Registros da época dizem que o trabalho não foi tão fantástico assim. Eram comuns reclamações sobre a deficiência do serviço. A empresa era acusada, entre outras coisas, de colocar à disposição dos torcedores poucos pontos de venda e de ter poucas catracas nos estádios, o que provocava enormes filas. Ela passou a ser alvo do Ministério Público e de órgãos de proteção ao consumidor.
Havia dores de cabeça piores na época. A empresa teve o nome incluído no relatório da CPI do Futebol, em 2001, por sua relação com Farah e com a FPF. Bruno chegou a ser integrante do Conselho Fiscal da entidade e comandou a B&B Comunicação Visual, que prestava serviços para a federação e foi acusada de receber por tarefas não executadas.
O empresário sempre garantiu não haver ilegalidades e diz que nunca foi protegido de Farah. “E hoje não tenho nenhuma relação com ele. Depois que saiu da federação, nunca mais o vi.”
Farah saiu de cena em agosto de 2003 e Marco Polo Del Nero assumiu seu lugar. É o atual presidente da FPF quem estaria sendo usado por Balsimelli para conseguir contratos – a gravação, cuja autenticidade não está ainda comprovada, sugere que eles são sócios.
Del Nero nega ter algo além de uma relação “estritamente profissional’’ com a BWA e diz ter até cortado privilégios da empresa. “Quando assumi a presidência, todos os ingressos eram feitos pela BWA e entregues à FPF, que repassava para os clubes”, diz o dirigente. “Isso era mal visto pelo mercado e assinei resolução repassando aos clubes o direito de escolher seu fornecedor.”
Ele dá como exemplo o fato de, atualmente, os quatro clubes grandes de São Paulo terem fornecedores diferentes – só o Santos está com a BWA.
MONOPÓLIO
No entanto, a quase totalidade dos clubes do Estado tem contrato com a empresa. Seria influência da FPF? “Cada um escolhe sua empresa livremente”, rebate Del Nero. “Todos os clubes de São Paulo são meus. Sabe por quê? Pela competência. Dou computador, impressoras, catracas… A gente ensina os caras a trabalhar e tudo funciona 100%”, defende-se Bruno.

━━━━━━━━━━

*ATIVIDADES*:
- 1) Segundo o trecho selecionado, em que mês e ano Farah saiu de cena?
- 2) Cite do trecho selecionado tudo o que vai de "Havia dores de" até "tarefas não executadas.".

*BLOCO DE DADOS*:
━━━━━━━━━━

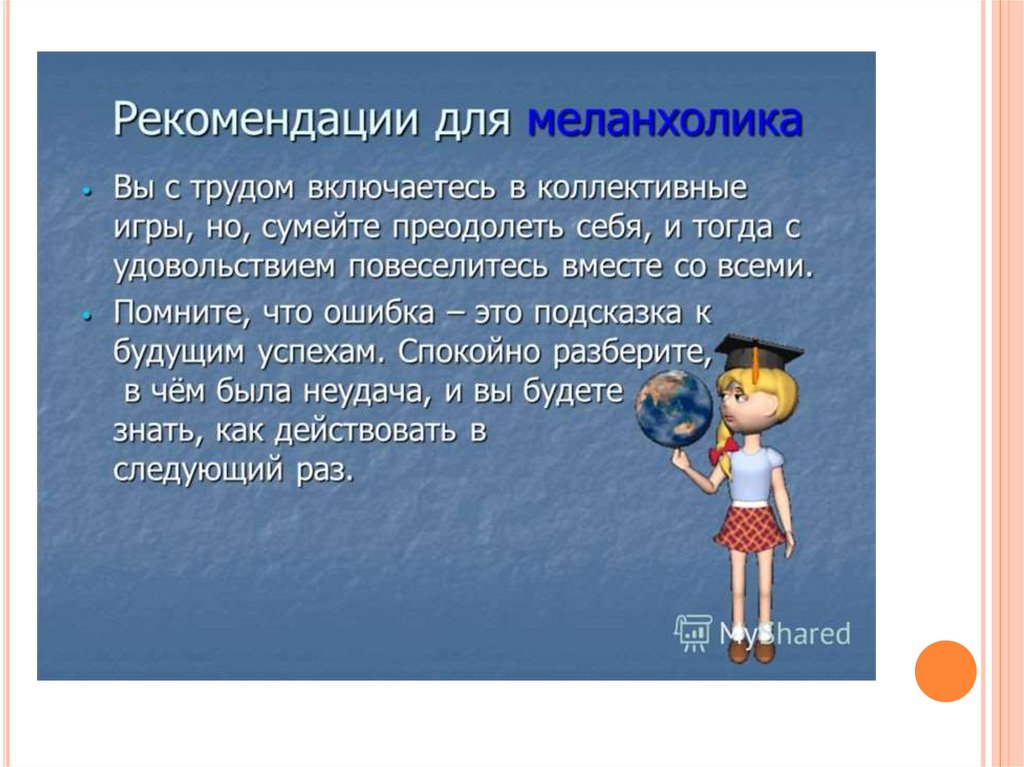 Рекомендации для меланхолика

• Вы с трудом включаетесь в коллективные игры, но, сумейте преодолеть себя, и тогда с удовольствием повеселитесь вместе со всеми.

• Помните, что ошибка – это подсказка к будущим успехам. Спокойно разберите, в чём была неудача, и вы будете знать, как действовать в следующий раз.

MyShared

━━━━━━━━━━

*RESPOSTAS POR ITEM*:
- 1) Em agosto de 2003.

- 2)
Havia dores de cabeça piores na época. A empresa teve o nome incluído no relatório da CPI do Futebol, em 2001, por sua relação com Farah e com a FPF. Bruno chegou a ser integrante do Conselho Fiscal da entidade e comandou a B&B Comunicação Visual, que prestava serviços para a federação e foi acusada de receber por tarefas não executadas.